Lucinids are chemosymbiotic bivalves that harbor putative sulfur-oxidizing bacterial endosymbionts within their gills. Endosymbionts are acquired from a free-living population sourced from coastal marine sediments, typically associated with vegetation like seagrass. Past studies have focused on characterizing the endosymbiont population in specific lucinid host species using 16S rRNA gene sequence analyses or metagenomics, but few studies have investigated the endosymbiont populations among multiple taxa living within one habitat location. To fill this gap in our understanding, the goal of this study was to analyze the endosymbiont diversity from six different taxa, Ctena orbiculata, Codakia orbicularis, Lucinisca nassula, Anodontia alba, Parvilucina pectinella, and Radiolucina amianta, collected from a tidal flat at Sammy Creek Landing on Sugarloaf Key in the Florida Keys (USA). Lucinids were collected every ten meters along two 50-m long transects perpendicular to the shoreline. Sediment and porewater samples were obtained to investigate sediment characteristics and the environmental bacterial diversity. Total nucleic acids were extracted from tissue and environmental samples, and bacterial 16S rRNA genes were amplified and sequenced using Illumina MiSeq. Resulting sequences were analyzed with MOTHUR using the Silva 102 database to assign operational taxonomic units (OTUs). Four of the six lucinid taxa (C. orbiculata, C. orbicularis, L. nassula, and A. alba) possessed the same dominant bacterial OTU at 97% sequence similarity levels, which was most closely related to the genus Sedimenticola.
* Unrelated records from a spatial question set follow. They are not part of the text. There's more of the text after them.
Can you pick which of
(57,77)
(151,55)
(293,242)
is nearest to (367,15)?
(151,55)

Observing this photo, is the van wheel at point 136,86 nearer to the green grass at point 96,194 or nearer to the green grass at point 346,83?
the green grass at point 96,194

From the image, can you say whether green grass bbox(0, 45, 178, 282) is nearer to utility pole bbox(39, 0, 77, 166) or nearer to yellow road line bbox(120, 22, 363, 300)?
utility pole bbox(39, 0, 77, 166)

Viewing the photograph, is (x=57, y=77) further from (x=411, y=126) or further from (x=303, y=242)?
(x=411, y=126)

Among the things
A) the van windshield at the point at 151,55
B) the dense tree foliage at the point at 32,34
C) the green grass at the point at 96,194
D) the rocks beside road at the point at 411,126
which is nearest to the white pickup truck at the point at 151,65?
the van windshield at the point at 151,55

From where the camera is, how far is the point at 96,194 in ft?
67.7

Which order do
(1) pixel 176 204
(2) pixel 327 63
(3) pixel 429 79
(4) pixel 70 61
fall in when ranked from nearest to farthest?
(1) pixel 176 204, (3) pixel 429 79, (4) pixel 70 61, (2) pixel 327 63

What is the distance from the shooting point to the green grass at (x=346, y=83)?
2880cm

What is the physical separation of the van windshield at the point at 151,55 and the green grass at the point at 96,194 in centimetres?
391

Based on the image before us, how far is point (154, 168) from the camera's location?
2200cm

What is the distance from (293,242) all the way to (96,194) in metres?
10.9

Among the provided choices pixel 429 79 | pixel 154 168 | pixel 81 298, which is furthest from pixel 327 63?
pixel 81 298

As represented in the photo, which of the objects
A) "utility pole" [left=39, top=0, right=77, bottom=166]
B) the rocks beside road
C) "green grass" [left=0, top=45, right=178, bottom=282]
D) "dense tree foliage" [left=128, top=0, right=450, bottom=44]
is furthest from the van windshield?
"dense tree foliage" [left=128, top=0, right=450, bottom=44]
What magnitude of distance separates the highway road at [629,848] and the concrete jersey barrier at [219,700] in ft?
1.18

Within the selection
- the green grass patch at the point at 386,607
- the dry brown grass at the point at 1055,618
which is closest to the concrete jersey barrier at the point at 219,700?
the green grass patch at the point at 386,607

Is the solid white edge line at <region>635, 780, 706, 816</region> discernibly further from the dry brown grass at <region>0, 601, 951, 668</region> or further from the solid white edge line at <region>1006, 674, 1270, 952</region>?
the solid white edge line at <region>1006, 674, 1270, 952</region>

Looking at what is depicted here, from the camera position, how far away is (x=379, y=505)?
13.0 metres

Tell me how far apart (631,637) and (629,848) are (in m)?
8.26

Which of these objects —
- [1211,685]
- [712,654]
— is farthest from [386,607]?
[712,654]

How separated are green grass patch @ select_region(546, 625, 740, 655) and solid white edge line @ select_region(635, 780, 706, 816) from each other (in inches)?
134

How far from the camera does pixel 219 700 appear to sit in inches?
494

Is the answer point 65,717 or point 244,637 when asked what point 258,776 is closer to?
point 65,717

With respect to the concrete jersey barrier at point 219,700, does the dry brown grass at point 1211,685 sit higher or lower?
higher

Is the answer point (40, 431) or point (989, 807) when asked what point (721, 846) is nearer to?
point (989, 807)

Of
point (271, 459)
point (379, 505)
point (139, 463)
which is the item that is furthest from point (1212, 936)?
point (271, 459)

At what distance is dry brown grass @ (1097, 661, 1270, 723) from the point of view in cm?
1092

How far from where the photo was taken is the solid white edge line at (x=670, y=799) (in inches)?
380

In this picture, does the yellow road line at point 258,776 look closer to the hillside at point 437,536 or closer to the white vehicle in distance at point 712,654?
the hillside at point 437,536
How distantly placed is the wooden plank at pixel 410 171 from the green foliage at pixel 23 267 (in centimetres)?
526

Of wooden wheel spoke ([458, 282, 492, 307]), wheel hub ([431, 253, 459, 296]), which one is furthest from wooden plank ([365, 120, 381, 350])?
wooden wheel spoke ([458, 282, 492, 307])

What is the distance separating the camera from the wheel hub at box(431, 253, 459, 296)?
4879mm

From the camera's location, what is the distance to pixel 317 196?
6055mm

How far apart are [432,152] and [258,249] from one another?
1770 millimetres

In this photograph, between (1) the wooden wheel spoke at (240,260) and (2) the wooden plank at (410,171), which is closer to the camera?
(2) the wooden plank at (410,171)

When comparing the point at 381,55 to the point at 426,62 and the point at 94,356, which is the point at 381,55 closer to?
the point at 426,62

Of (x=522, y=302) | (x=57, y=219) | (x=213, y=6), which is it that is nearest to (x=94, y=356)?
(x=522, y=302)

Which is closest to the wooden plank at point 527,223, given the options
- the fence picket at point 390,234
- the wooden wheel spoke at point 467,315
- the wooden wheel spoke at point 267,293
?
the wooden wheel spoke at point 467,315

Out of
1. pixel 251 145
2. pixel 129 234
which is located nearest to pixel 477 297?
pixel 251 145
The lucinid hosts P. pectinella and R. amianta each had different dominant bacterial OTUs, which were also closely related to Sedimenticola spp. The second most dominant OTU in all the lucinids was most closely related to Sedimenticola spp. except for L. nassula, which had an OTU most closely related to Oceanospirillales. The variation between taxa could be attributed to variable vegetation coverage or the free-living population present in the water and sediment. By characterizing the bacterial diversity of multiple lucinid taxa at one location, important insights will be gained on the community dynamics in a coastal seagrass habitat.